DATA ROWS:
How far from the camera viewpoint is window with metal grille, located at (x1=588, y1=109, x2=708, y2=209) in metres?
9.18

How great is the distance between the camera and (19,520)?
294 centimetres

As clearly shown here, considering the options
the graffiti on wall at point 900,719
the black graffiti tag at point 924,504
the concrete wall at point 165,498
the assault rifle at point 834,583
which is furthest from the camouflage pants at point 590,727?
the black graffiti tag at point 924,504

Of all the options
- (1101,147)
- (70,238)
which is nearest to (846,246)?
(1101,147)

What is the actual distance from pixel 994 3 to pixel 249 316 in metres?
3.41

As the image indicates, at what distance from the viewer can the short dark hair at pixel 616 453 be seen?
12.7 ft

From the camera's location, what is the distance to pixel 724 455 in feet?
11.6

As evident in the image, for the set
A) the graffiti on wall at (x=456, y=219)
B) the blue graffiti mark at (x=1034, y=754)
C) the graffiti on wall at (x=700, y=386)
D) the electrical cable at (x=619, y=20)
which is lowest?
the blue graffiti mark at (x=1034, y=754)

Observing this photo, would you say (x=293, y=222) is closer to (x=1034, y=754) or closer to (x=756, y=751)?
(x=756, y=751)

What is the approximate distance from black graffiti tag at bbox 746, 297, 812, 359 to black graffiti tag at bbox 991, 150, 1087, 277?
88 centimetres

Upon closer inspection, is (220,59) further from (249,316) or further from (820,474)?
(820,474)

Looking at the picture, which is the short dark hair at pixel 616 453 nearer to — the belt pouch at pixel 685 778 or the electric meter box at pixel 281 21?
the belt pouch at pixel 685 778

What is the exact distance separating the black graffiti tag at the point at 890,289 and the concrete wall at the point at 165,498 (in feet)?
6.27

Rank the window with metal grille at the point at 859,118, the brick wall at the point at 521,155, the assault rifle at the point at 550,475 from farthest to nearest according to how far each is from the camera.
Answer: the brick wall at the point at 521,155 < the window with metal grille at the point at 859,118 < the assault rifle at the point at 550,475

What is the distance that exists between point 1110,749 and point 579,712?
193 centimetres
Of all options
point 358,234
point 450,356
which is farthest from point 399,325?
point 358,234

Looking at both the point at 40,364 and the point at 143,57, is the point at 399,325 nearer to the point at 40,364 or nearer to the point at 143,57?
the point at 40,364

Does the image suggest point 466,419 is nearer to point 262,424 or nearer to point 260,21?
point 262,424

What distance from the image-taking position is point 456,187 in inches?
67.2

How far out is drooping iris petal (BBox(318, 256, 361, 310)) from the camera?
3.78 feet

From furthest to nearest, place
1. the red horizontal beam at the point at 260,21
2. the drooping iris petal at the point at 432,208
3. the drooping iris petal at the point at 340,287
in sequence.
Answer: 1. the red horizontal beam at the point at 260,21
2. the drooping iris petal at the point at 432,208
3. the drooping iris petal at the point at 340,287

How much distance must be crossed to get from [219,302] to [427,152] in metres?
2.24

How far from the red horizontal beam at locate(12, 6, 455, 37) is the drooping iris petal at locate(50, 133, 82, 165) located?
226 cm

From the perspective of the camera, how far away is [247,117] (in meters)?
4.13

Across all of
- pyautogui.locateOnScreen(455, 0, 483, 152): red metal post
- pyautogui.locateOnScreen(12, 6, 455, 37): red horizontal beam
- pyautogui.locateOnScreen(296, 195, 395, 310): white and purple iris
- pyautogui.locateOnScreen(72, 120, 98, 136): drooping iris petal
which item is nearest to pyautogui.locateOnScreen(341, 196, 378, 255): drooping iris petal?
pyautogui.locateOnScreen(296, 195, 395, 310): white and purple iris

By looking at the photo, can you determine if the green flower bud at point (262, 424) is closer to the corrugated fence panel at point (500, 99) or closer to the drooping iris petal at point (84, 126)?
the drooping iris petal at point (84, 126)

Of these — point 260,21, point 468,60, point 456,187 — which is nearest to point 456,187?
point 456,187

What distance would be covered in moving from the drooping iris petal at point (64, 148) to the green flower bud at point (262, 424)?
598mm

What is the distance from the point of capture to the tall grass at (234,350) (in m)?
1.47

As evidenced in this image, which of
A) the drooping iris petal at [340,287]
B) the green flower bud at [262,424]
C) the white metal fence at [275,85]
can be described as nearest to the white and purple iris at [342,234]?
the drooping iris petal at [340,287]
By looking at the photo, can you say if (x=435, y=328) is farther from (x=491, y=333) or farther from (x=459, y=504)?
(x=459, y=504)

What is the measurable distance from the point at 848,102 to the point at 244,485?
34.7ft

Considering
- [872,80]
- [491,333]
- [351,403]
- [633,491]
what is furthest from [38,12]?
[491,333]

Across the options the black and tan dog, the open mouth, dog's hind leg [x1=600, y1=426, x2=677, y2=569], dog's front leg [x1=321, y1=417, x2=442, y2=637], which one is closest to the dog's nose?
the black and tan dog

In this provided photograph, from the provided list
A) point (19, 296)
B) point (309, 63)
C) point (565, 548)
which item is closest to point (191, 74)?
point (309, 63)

CHALLENGE: Copy out every one of the records above word for word, keeping each line and line break as it appears.

RESULT FOR THIS TASK:
How far from the camera viewpoint is window with metal grille, located at (x1=588, y1=109, x2=708, y2=209) in metres?
9.18

How great is the distance between the camera and (19,520)?
294 centimetres

As clearly shown here, considering the options
the graffiti on wall at point 900,719
the black graffiti tag at point 924,504
the concrete wall at point 165,498
the assault rifle at point 834,583
which is furthest from the camouflage pants at point 590,727?
the black graffiti tag at point 924,504

Of all the options
- (1101,147)
- (70,238)
which is nearest to (846,246)?
(1101,147)

What is the actual distance from pixel 994 3 to pixel 249 316 in metres?
3.41

As the image indicates, at what distance from the viewer can the short dark hair at pixel 616 453 be seen?
12.7 ft

From the camera's location, what is the distance to pixel 724 455 in feet?
11.6

As evident in the image, for the set
A) the graffiti on wall at (x=456, y=219)
B) the blue graffiti mark at (x=1034, y=754)
C) the graffiti on wall at (x=700, y=386)
D) the electrical cable at (x=619, y=20)
which is lowest?
the blue graffiti mark at (x=1034, y=754)

Observing this photo, would you say (x=293, y=222) is closer to (x=1034, y=754) or closer to (x=756, y=751)?
(x=756, y=751)

What is the approximate distance from black graffiti tag at bbox 746, 297, 812, 359 to black graffiti tag at bbox 991, 150, 1087, 277?
88 centimetres

Upon closer inspection, is (220,59) further from (249,316) or further from (820,474)?
(820,474)

Looking at the picture, which is the short dark hair at pixel 616 453 nearer to — the belt pouch at pixel 685 778 or the electric meter box at pixel 281 21?
the belt pouch at pixel 685 778

What is the exact distance separating the black graffiti tag at the point at 890,289 and the concrete wall at the point at 165,498 (in feet)?
6.27

Rank the window with metal grille at the point at 859,118, the brick wall at the point at 521,155, the assault rifle at the point at 550,475 from farthest to nearest according to how far each is from the camera.
Answer: the brick wall at the point at 521,155 < the window with metal grille at the point at 859,118 < the assault rifle at the point at 550,475

What is the distance that exists between point 1110,749 and point 579,712?
193 centimetres
Of all options
point 358,234
point 450,356
which is farthest from point 399,325?
point 358,234

Looking at both the point at 40,364 and the point at 143,57, is the point at 399,325 nearer to the point at 40,364 or nearer to the point at 143,57?
the point at 40,364

Does the image suggest point 466,419 is nearer to point 262,424 or nearer to point 260,21?
point 262,424

What distance from the image-taking position is point 456,187 in inches?
67.2

How far out is drooping iris petal (BBox(318, 256, 361, 310)) from the camera?
3.78 feet

From furthest to nearest, place
1. the red horizontal beam at the point at 260,21
2. the drooping iris petal at the point at 432,208
3. the drooping iris petal at the point at 340,287
in sequence.
Answer: 1. the red horizontal beam at the point at 260,21
2. the drooping iris petal at the point at 432,208
3. the drooping iris petal at the point at 340,287

How much distance must be crossed to get from [219,302] to [427,152] in metres?
2.24

How far from the red horizontal beam at locate(12, 6, 455, 37) is the drooping iris petal at locate(50, 133, 82, 165) located?
226 cm

From the perspective of the camera, how far away is [247,117] (in meters)?
4.13

Across all of
- pyautogui.locateOnScreen(455, 0, 483, 152): red metal post
- pyautogui.locateOnScreen(12, 6, 455, 37): red horizontal beam
- pyautogui.locateOnScreen(296, 195, 395, 310): white and purple iris
- pyautogui.locateOnScreen(72, 120, 98, 136): drooping iris petal
which item is nearest to pyautogui.locateOnScreen(341, 196, 378, 255): drooping iris petal?
pyautogui.locateOnScreen(296, 195, 395, 310): white and purple iris

By looking at the photo, can you determine if the green flower bud at point (262, 424) is closer to the corrugated fence panel at point (500, 99) or closer to the drooping iris petal at point (84, 126)?
the drooping iris petal at point (84, 126)

Of these — point 260,21, point 468,60, point 456,187 — which is nearest to point 456,187?
point 456,187

What distance would be covered in moving from the drooping iris petal at point (64, 148) to the green flower bud at point (262, 424)?
598mm

What is the distance from the point of capture to the tall grass at (234,350) (in m)?
1.47

As evidenced in this image, which of
A) the drooping iris petal at [340,287]
B) the green flower bud at [262,424]
C) the white metal fence at [275,85]
can be described as nearest to the white and purple iris at [342,234]?
the drooping iris petal at [340,287]
By looking at the photo, can you say if (x=435, y=328) is farther from (x=491, y=333) or farther from (x=459, y=504)?
(x=459, y=504)

What is the measurable distance from the point at 848,102 to the point at 244,485?
34.7ft

Considering
- [872,80]
- [491,333]
- [351,403]
- [633,491]
what is furthest from [38,12]?
[491,333]

Across the options the black and tan dog, the open mouth, dog's hind leg [x1=600, y1=426, x2=677, y2=569], dog's front leg [x1=321, y1=417, x2=442, y2=637], which one is closest to the dog's nose?
the black and tan dog

In this provided photograph, from the provided list
A) point (19, 296)
B) point (309, 63)
C) point (565, 548)
which item is closest to point (191, 74)?
point (309, 63)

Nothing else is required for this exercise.